As you probably all recognised, Hypersonic was strongly inspired from the game Bomberman. It was a multiplayer game where your AI had to move on a grid and place bombs to destroy crates and possibly eliminate other players. The goal being to survive and destroy the most crates.
Each bomb had a timer of 8 turns before they explode and a specific range. The game was really accessible in the wood leagues, because your own bombs couldn't harm you. In Bronze league however, they would indeed harm you ("friendly fire"), this is where the game started to get very challenging.
Strategy of Ixanezis, winner of the contest
The Depth-First Search algorithm (DFS)
Let's first imagine we don't have any opponent and we just want to destroy all crates as fast as we can. I didn't try to invent any heuristics or implement a self-educating system. Just a good old Depth-First Search! On every depth level of this recursive search, I tried to perform at most 10 types of actions:
- place a bomb + stay where I am
- do not place a bomb + stay where I am
- place a bomb + move left
- do not place a bomb + move left
- place a bomb + move right
My initial implementation was fairly straightforward, and has allowed me to achieve fixed D=5 on any test-case within 20ms (with #pragma GCC optimize("O2") surely).
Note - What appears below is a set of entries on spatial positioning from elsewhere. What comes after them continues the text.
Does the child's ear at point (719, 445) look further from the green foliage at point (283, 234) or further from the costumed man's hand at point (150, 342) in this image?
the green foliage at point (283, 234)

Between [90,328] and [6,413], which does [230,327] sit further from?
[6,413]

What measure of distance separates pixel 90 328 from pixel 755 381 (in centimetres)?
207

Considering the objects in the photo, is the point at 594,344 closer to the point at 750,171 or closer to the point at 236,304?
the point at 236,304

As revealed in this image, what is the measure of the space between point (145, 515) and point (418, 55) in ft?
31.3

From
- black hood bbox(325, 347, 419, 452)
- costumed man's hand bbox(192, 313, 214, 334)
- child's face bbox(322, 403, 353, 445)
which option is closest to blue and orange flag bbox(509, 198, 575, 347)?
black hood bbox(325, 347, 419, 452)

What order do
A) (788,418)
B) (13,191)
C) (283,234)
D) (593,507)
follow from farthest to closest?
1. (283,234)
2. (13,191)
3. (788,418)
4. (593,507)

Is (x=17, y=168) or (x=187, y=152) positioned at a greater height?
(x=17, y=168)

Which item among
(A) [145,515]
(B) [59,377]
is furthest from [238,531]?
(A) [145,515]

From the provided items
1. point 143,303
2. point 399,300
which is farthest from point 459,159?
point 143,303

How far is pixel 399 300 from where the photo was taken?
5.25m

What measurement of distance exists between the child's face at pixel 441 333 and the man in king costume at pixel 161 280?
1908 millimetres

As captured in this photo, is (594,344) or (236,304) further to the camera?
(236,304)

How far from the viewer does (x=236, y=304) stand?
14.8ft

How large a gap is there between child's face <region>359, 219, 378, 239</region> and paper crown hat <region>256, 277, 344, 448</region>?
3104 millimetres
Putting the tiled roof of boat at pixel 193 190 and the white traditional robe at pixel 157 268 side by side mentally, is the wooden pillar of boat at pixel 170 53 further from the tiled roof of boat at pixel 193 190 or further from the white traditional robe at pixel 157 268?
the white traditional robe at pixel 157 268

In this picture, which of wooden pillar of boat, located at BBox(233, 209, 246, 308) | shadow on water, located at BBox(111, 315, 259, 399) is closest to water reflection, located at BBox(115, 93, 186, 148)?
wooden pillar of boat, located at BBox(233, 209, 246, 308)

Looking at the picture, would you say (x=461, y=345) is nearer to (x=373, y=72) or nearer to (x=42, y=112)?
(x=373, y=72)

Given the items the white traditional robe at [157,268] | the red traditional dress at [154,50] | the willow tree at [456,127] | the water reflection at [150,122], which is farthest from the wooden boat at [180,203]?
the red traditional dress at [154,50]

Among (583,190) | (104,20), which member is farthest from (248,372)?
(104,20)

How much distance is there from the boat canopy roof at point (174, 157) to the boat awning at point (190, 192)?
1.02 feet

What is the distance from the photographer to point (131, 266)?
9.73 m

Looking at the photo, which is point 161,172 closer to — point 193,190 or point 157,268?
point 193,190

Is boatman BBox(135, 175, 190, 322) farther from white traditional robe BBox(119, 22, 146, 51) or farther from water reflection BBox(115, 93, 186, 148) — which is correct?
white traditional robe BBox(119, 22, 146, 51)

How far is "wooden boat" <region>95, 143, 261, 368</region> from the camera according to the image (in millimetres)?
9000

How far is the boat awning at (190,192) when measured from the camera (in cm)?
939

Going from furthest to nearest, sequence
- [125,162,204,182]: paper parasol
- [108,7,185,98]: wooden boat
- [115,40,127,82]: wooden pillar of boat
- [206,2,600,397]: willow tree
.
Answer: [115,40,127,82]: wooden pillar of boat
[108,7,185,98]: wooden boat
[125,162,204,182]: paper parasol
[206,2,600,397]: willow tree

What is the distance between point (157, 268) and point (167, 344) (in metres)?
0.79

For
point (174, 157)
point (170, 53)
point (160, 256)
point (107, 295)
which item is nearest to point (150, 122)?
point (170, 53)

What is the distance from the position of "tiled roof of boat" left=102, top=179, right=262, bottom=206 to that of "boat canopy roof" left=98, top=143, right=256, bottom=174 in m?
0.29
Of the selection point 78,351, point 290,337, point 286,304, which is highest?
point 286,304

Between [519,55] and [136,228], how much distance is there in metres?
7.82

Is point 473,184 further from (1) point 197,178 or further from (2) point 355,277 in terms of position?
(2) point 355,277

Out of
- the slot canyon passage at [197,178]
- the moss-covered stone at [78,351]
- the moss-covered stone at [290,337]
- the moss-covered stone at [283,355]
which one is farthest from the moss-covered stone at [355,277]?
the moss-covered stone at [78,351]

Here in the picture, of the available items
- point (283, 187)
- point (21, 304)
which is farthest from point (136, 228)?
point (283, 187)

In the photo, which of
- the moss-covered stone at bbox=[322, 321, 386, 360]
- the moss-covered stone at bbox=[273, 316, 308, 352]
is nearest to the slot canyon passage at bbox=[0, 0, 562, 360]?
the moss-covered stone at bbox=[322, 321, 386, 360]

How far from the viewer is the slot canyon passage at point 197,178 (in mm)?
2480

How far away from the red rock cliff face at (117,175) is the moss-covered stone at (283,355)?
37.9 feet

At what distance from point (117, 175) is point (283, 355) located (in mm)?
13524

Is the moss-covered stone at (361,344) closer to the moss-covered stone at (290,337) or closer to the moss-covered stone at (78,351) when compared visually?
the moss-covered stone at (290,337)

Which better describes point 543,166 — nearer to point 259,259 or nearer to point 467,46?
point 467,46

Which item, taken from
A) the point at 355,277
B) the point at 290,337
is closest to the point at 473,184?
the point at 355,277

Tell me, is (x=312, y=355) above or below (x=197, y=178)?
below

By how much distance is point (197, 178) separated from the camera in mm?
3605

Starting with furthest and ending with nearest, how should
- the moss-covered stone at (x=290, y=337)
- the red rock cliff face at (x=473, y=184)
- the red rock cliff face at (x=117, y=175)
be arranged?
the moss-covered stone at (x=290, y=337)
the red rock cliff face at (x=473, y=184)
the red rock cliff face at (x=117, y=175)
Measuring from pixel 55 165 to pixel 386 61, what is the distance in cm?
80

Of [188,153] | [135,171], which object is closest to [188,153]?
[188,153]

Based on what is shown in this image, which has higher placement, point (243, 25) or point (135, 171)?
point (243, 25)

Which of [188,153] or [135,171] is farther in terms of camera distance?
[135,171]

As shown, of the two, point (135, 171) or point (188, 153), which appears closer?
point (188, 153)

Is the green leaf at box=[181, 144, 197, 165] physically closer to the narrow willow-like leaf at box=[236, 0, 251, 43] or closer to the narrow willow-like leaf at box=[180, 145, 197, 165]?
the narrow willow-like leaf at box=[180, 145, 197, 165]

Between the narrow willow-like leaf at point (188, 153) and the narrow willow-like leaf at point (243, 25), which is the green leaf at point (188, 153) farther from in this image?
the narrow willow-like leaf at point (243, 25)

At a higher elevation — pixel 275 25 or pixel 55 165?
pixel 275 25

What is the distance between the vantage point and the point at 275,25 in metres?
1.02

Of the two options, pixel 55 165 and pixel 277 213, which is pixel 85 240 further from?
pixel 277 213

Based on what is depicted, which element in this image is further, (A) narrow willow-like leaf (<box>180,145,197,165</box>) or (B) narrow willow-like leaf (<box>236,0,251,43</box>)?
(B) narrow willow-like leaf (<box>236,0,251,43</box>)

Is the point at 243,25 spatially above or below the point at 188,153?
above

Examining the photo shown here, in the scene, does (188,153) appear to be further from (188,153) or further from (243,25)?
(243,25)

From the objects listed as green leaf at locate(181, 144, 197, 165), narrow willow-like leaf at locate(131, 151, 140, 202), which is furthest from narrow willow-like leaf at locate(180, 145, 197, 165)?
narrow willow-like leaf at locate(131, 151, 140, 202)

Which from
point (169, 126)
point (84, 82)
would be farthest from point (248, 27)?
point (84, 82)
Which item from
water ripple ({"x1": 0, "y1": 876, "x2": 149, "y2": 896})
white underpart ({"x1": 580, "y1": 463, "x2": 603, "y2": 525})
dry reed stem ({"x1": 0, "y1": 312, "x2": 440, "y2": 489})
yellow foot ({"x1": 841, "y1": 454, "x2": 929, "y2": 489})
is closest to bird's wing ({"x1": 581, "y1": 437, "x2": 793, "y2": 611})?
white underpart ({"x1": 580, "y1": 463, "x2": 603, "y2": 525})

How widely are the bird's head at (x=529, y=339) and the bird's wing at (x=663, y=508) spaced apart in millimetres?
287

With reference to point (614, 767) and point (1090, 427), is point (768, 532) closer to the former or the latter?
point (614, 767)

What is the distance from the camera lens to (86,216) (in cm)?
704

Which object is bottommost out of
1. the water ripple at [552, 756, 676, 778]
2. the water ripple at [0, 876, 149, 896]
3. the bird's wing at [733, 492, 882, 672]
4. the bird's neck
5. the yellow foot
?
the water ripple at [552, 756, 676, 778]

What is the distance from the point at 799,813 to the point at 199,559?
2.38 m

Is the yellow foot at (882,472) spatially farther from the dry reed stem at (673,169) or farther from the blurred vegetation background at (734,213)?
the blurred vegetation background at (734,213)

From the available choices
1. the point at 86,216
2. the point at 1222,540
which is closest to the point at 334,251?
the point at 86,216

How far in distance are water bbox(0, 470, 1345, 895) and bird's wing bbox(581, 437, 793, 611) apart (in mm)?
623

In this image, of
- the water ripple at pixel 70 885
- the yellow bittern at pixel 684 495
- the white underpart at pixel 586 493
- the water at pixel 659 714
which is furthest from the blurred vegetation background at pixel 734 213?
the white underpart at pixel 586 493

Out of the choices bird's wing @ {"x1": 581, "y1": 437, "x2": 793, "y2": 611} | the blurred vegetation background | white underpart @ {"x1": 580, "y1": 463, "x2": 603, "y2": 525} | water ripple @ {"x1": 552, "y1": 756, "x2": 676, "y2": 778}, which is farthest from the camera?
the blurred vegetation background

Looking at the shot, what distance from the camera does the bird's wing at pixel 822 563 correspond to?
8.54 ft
This was basically the extent of what I did the first day of the contest. After that, I spent 4 days debugging, improving and speeding up the code.
Since different paths in the DFS tree often lead to the same (or very much alike) situations, we can prune away those branches that lead to the situations where we have already been. In the Hypersonic game, this has improved my depth level up to 6-7.
b. Dynamic Depth
It becomes evident that in some situations we have enough time to run 10-12 steps deep when searching, while other situations branch very quickly, leading to a much lower level of recursion. In order to fully use provided resources (100ms) we try to go as deeper as possible until we hit the time limit
Let me just show you the C++-based pseudocode that makes use of Caching + Dynamic Depth:
The Dynamic Depth approach has increased my depth level to 6-15, depending on the initial situation.
I'm convinced that any required operation such as moving a player, exploding bombs, removing crates or bonuses can be done in O(1) or almost O(1) time using bit masks in Hypersonic. However, I did not achieve such state-of-the-art implementation. I just replaced some commonly used operations with bitwise operations for speed and storage efficiency.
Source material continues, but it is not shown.